* [Testo mostrato]
........

Ho sempre avuto un debole per mercatini e souk, artigianato pregiato o paccottiglie non importa poi tanto, il gusto di girare per viuzze e lasciarsi quasi stordire dalle voci, dai colori, dagli odori per me c’è sempre.
E naturalmente non vedevo l’ora di visitare una delle mete a detta di molti più ambite per questo: Marrakech.
Non solo per i suoi souk ovviamente!
Ma anche per quell’alone di esotismo e di racconti di jet set lontani che la pervade.
La visita è stata purtroppo breve, ma non ha deluso le aspettative!
Anche se per apprezzare al meglio la città bisogna sintonizzarsi con i suoi ritmi: se sei un amante dell’ordine e delle “distanze”, forse non fa per te (oppure armati di pazienza), perché Marrakech è caos, ma caos calmo, nel senso che poi tutto trova il suo posto, e così accade che nel bel mezzo dell’incrocio affollato che ti stai apprestando ad attraversare, insieme a motorini, auto, carretti e bici che spuntano da ogni direzione, avanzi spesso un gruppo di uomini (quasi rigorosamente in abito tradizionale) intenti a bere il tè alla menta, o diretti al primo cafè.
Il primo impatto con Marrakech è il bianco, quello del suo aeroporto Menara, a poca distanza dalla città (circa 3 km).
Ma Marrakech in realtà è la “rouge”: nonostante molte delle ville a due piani risalenti ai tempi del patronato francese abbiano fatto posto alle imprese dei palazzinari, conserva una certa armonia con la tradizione, soprattutto grazie all’obbligo di mantenere, in tutta la città, l’uniformità del colore rosso (concesse solo tre variazioni di tonalità, quello denominato proprio “Marrakech”, il rosa della Koutubia, il minareto alto 77 metri, contemporaneo alla Giralda di Siviglia e simbolo della città, imprescindibile osservarlo dai giardini che lo circondano), e il rosso Mamounia, cioè quello del palazzo diventato famosissimo hotel di lusso e frequentato dalle celebrities.
Ovviamente l’esperienza più autentica la si vive nella medina (la parte vecchia circondata da 11 km di mura).
Qui ci sono viuzze talmente strette che anche le auto si avventurano con fatica, figuriamoci i piccoli pullman turistici.
E quindi se soggiorni in uno dei caratteristici riad ti capiterà di doverlo raggiungere a piedi dallo slargo più vicino, mentre i tuoi bagagli saranno trasportati da un carretto!
Del resto, i piccoli calessi trainati dagli asini sono una presenza costante nel panorama cittadino.
I souk sono ovviamente una meta obbligata ma anche molto turistica.
Se non hai paura di perderti perché non curiosare (con il dovuto rispetto alla popolazione locale ovviamente) per le vie della medina?

........

* [Record di etichettatura dei contorni]

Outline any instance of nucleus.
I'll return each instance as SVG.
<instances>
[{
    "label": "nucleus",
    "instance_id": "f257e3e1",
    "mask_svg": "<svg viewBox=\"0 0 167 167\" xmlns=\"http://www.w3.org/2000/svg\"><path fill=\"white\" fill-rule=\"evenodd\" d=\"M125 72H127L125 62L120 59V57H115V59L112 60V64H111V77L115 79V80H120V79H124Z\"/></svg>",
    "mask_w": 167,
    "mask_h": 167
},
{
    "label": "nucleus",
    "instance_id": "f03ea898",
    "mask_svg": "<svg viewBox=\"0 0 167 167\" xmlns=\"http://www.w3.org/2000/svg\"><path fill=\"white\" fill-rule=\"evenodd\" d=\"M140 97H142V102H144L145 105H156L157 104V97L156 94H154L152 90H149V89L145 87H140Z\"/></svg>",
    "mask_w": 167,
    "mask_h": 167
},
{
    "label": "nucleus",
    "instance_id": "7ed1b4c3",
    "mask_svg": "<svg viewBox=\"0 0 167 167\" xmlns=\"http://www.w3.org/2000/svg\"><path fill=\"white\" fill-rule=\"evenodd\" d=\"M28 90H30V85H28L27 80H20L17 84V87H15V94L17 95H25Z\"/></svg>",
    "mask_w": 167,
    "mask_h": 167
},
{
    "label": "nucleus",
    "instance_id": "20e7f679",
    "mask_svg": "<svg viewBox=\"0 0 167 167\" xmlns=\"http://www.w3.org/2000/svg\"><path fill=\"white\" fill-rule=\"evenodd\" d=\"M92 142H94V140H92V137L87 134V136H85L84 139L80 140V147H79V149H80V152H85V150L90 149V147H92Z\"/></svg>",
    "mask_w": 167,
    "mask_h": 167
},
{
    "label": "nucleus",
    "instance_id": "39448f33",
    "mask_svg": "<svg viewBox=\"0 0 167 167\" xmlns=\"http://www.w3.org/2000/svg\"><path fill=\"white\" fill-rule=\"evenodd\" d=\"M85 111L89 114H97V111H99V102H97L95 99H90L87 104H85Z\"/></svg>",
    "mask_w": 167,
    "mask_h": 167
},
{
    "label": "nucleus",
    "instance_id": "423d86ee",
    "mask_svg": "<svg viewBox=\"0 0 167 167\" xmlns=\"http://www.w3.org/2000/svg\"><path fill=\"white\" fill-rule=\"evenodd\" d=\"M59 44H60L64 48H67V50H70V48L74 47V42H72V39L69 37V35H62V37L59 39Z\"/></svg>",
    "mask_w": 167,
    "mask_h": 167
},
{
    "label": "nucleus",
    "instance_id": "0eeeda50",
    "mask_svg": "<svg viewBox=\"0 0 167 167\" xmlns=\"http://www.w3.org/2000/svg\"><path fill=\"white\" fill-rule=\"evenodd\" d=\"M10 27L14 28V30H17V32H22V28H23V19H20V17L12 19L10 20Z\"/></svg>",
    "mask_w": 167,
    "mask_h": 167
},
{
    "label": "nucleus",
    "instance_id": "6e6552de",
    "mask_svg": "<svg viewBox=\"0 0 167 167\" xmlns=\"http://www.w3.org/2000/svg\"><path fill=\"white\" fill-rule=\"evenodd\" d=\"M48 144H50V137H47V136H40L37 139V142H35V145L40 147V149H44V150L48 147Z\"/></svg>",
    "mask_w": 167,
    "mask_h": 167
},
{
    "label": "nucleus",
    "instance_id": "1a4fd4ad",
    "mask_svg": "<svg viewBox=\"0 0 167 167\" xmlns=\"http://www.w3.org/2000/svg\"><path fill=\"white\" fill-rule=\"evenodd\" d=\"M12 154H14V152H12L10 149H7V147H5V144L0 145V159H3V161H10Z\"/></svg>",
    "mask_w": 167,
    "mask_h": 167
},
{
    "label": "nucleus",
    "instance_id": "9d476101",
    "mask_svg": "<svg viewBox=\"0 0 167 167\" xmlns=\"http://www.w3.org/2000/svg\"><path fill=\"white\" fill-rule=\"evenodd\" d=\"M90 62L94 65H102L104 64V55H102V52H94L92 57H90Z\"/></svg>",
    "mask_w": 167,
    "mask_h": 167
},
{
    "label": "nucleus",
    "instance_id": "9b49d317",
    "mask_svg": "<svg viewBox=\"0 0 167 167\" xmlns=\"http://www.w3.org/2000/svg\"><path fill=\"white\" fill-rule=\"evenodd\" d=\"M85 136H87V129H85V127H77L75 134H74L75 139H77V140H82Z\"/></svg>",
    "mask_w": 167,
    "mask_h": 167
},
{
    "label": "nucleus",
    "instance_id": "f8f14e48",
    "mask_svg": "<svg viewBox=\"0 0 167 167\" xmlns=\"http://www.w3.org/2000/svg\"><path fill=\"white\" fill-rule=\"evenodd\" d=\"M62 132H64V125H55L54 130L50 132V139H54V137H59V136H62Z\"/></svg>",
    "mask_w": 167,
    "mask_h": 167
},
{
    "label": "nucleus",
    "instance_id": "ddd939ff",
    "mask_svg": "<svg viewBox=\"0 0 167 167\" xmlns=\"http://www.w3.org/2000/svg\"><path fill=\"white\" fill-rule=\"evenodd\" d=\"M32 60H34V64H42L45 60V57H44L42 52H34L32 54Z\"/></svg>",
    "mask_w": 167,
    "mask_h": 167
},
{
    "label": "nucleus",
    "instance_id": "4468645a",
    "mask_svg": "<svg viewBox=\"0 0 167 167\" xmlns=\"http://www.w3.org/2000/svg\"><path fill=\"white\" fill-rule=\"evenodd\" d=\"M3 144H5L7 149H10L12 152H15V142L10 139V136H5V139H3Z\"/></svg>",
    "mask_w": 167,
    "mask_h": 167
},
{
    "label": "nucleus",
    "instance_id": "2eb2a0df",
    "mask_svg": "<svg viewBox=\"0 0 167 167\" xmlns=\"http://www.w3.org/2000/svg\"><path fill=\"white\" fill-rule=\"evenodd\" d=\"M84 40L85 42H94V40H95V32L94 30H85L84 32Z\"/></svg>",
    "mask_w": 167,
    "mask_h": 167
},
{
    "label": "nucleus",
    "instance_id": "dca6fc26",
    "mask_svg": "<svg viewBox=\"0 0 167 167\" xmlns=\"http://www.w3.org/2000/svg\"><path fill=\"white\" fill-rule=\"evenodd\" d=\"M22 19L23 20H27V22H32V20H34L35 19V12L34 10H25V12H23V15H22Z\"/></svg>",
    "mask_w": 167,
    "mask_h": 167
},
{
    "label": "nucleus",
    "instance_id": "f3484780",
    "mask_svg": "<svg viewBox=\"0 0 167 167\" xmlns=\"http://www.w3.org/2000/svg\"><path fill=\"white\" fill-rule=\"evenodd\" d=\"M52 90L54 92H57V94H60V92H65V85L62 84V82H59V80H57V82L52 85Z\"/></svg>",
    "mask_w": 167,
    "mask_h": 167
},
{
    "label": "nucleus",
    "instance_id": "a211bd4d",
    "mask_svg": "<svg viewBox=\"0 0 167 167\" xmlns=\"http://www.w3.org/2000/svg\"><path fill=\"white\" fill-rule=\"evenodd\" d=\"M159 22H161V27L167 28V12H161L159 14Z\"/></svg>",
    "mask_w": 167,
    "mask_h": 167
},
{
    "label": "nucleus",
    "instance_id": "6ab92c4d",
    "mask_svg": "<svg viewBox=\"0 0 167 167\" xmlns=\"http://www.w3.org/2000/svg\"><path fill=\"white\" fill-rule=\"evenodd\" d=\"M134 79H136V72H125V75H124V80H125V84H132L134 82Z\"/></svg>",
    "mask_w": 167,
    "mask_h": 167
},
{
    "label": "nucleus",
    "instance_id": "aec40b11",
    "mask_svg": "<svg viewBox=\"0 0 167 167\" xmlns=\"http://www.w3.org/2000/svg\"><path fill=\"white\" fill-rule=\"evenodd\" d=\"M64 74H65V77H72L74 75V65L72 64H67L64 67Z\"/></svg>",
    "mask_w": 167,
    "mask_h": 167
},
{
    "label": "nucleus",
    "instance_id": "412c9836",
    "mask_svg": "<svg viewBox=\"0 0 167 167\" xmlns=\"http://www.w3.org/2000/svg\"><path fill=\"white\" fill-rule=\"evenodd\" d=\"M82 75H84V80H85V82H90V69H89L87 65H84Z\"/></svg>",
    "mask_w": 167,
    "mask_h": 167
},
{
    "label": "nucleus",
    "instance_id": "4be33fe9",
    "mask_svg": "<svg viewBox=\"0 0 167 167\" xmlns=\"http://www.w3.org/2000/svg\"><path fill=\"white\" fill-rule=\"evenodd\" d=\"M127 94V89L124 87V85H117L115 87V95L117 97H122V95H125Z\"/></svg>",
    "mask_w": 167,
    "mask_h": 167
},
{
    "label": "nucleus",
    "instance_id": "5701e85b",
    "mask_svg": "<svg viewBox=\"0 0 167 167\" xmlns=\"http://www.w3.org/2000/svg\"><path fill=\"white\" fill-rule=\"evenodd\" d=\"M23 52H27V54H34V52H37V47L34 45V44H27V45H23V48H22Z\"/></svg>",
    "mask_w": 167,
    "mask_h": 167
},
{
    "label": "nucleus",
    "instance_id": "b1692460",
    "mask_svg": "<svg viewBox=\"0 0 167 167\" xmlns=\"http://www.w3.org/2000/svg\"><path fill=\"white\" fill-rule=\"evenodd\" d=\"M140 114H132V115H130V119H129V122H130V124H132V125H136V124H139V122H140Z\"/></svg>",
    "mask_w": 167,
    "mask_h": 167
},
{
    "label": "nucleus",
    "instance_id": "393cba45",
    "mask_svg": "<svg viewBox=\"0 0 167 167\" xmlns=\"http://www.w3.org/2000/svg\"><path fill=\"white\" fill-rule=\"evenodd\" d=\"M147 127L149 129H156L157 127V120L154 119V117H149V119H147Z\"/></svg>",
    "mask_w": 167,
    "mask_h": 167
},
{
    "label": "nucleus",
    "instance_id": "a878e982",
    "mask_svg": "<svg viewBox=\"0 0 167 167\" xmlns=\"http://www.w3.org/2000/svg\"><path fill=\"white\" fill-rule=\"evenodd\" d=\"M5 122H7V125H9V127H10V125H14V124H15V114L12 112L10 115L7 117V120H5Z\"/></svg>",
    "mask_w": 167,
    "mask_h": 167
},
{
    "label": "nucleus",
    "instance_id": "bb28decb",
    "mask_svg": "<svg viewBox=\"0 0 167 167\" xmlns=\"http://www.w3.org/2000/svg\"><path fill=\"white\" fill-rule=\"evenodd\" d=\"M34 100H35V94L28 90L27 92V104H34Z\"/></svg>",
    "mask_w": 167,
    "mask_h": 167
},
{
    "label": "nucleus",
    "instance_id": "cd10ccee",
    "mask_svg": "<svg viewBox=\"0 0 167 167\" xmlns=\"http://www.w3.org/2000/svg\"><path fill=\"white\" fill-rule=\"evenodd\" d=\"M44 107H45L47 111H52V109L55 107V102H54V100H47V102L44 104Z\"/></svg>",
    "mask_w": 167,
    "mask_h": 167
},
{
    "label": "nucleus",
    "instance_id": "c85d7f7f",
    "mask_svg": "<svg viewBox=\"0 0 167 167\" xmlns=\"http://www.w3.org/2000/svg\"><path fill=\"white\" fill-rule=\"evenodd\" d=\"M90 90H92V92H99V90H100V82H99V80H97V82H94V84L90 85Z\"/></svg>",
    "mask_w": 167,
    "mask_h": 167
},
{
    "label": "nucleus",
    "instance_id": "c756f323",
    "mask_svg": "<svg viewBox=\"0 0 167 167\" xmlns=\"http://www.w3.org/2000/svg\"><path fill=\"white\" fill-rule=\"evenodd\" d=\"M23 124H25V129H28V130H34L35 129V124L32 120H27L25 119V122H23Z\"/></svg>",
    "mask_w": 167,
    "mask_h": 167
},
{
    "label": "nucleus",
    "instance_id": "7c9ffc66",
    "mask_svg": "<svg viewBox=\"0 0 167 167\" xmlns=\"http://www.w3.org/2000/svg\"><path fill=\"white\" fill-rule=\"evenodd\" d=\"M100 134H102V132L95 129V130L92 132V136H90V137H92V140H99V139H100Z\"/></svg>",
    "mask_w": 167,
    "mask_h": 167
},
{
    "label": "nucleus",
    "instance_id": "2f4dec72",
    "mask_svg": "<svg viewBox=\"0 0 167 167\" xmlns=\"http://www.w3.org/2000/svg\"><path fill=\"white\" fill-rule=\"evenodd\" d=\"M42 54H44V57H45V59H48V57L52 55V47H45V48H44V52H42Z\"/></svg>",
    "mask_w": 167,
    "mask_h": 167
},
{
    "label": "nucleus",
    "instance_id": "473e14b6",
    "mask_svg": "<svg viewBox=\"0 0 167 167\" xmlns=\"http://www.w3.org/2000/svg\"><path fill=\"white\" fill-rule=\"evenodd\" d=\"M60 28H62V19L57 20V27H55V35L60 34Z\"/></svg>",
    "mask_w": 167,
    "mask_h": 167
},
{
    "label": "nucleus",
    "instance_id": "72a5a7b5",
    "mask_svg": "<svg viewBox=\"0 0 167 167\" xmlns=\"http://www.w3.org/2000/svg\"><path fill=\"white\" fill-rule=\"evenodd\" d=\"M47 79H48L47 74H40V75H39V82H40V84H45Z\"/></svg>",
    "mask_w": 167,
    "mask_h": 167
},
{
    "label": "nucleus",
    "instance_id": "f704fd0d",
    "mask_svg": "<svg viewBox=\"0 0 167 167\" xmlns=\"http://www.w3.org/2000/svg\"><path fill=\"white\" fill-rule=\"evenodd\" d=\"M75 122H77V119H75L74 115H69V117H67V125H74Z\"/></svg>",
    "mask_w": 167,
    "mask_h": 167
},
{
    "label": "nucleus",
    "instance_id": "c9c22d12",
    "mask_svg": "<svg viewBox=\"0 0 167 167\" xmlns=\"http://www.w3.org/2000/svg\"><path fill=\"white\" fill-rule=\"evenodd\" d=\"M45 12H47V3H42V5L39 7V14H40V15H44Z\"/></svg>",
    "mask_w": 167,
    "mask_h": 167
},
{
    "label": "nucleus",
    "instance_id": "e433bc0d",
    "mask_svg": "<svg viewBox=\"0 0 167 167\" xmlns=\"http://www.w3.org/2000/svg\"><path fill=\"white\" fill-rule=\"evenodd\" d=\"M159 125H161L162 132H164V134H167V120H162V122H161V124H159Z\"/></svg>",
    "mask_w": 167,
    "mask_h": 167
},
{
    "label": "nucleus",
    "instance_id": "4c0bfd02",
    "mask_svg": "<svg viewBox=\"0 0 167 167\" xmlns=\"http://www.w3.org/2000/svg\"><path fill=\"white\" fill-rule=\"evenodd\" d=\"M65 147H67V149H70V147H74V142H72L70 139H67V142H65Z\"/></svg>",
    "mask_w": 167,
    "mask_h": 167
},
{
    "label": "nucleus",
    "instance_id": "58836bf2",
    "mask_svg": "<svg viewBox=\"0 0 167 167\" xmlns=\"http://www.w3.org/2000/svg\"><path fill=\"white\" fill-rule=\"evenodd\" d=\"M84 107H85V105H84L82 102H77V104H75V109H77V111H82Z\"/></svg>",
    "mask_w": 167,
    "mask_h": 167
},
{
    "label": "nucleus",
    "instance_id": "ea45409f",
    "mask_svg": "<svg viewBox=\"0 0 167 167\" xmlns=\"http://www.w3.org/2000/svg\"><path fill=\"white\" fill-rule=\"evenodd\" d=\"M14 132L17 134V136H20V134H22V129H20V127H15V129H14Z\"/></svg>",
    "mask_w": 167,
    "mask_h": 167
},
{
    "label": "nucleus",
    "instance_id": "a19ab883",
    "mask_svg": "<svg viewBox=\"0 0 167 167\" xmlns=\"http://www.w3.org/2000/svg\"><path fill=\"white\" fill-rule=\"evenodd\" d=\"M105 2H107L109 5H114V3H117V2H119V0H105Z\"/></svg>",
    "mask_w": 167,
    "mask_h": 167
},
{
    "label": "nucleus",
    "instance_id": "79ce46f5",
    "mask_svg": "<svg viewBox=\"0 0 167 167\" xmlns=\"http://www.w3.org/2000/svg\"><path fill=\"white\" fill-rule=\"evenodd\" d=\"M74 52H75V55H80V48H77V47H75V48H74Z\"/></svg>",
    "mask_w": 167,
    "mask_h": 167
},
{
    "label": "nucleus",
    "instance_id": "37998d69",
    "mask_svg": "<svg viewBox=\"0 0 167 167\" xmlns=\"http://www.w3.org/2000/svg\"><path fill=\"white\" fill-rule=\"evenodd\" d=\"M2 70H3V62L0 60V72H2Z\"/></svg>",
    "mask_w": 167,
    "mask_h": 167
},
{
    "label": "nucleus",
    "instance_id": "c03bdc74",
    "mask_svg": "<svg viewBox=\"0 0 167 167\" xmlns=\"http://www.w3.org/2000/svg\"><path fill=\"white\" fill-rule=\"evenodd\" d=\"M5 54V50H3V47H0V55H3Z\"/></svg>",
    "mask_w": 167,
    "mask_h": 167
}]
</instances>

........

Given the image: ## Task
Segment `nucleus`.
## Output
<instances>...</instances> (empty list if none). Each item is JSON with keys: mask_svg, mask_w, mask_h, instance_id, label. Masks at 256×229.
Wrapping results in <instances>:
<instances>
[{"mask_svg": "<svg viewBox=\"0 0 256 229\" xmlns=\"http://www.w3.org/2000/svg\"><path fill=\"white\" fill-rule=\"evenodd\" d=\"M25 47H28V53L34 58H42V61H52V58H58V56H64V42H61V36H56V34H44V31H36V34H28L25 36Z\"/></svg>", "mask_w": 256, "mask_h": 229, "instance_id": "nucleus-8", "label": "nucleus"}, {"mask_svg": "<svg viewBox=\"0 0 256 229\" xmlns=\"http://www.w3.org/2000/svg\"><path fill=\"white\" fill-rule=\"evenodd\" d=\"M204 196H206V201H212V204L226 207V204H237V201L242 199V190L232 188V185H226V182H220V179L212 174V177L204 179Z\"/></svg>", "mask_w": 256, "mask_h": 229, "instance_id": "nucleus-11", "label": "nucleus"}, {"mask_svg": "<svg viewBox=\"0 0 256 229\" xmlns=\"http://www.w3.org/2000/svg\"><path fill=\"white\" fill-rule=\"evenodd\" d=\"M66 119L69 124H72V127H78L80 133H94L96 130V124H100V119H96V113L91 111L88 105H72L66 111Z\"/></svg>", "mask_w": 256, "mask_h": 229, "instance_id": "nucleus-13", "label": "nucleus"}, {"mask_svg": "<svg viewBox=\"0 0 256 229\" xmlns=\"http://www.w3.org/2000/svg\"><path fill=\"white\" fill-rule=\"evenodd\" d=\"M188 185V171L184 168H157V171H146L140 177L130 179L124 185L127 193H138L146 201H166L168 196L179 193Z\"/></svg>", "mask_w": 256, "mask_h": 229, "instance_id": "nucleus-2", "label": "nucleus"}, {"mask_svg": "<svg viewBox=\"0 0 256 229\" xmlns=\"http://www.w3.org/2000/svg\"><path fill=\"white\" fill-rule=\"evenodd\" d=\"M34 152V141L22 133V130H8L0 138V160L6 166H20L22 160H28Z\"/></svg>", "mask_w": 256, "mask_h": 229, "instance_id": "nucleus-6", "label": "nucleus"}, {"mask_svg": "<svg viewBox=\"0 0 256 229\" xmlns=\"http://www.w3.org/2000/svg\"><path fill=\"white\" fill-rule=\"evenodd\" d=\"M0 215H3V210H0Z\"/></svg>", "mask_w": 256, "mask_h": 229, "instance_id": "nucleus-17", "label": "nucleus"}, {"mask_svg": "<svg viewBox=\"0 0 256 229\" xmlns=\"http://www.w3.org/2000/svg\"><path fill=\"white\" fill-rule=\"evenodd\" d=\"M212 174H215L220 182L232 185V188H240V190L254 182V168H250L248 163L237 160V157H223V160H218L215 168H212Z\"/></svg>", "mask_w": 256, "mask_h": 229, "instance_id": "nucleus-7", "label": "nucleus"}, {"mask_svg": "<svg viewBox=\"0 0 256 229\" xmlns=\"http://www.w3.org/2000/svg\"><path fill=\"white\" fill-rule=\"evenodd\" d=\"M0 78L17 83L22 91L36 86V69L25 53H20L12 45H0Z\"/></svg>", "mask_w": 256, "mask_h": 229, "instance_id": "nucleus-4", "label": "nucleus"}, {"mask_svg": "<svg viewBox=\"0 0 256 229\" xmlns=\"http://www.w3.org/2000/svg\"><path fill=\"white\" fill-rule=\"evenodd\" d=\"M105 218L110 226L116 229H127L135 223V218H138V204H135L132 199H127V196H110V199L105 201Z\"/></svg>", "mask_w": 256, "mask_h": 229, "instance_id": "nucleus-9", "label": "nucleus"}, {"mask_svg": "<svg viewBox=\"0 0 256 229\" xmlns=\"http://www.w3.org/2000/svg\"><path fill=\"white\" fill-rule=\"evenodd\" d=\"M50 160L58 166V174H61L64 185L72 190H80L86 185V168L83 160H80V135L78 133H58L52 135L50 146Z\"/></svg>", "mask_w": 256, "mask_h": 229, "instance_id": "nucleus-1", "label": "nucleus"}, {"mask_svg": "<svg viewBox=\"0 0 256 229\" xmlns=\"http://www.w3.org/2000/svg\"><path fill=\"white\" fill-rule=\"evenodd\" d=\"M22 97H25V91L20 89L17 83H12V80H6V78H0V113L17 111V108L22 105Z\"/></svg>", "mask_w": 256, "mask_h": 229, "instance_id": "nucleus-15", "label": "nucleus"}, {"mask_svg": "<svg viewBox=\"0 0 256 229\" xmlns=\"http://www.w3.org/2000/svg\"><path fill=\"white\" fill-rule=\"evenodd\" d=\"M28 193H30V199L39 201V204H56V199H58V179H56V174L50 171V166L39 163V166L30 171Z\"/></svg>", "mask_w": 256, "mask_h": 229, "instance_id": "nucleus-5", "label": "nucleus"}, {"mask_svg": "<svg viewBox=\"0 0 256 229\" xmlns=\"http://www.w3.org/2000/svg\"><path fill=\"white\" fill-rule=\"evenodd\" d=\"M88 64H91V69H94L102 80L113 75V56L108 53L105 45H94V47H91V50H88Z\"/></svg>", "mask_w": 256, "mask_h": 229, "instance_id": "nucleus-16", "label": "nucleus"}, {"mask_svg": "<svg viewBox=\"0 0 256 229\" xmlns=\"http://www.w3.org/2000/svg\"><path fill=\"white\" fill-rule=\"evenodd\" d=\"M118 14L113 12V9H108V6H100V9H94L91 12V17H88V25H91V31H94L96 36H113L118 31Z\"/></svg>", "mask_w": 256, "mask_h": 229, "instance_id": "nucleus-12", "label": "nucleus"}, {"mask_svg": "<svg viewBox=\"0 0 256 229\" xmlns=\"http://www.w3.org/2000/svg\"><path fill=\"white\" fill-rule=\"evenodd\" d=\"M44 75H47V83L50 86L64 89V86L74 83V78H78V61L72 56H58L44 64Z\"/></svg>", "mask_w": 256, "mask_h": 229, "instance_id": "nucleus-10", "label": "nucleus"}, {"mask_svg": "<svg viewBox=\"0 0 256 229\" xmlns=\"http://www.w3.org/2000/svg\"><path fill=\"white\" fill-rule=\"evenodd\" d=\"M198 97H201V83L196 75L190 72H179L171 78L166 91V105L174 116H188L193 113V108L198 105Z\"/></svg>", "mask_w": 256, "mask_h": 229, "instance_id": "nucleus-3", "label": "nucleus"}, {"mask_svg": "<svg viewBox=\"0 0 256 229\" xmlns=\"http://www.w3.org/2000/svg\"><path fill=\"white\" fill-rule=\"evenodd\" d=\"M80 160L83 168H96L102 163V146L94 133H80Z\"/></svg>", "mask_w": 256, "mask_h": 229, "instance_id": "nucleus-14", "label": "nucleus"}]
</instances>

........

* [Compito scritto A]
Secondo il testo su Marrakech, quanti chilometri di mura circondano la medina?
* [Compito scritto B]
Prosegui il testo su Marrakech dopo la sua ultima frase.

* [Risposta scritta A]
La medina è circondata da 11 km di mura.

* [Risposta scritta B]
Qui si scopre un trantran quotidiano che dev’essere stato quello del nostro sud di tanto tempo fa (e a volte sopravvive ancora): le giornate si vivono per strada, specie quelle degli uomini in realtà (le donne, fino ad un certo orario della giornata, sembrano rare, salvo poi materializzarsi nel pomeriggio, specie nel souk, a vendere i loro braccialetti e collane di metallo con un’insistenza ben più accanita di quella dei commercianti), con le botteghe senza porta d’ingresso e la gente che lavora sul ciglio di casa.
Ma da non perdere è il quartiere degli artigiani: qui puoi osservare dal vivo la realizzazione di oggetti e suppellettili.
E qui sfilano, suddivisi in zone, i tintori naturali ( e i tessitori di seta naturale che viene ricavata dall’agave), gli artigiani del ferro battuto (che spesso riciclano il materiale da discariche o da oggetti vecchi), e naturalmente i lavoratori del pellame.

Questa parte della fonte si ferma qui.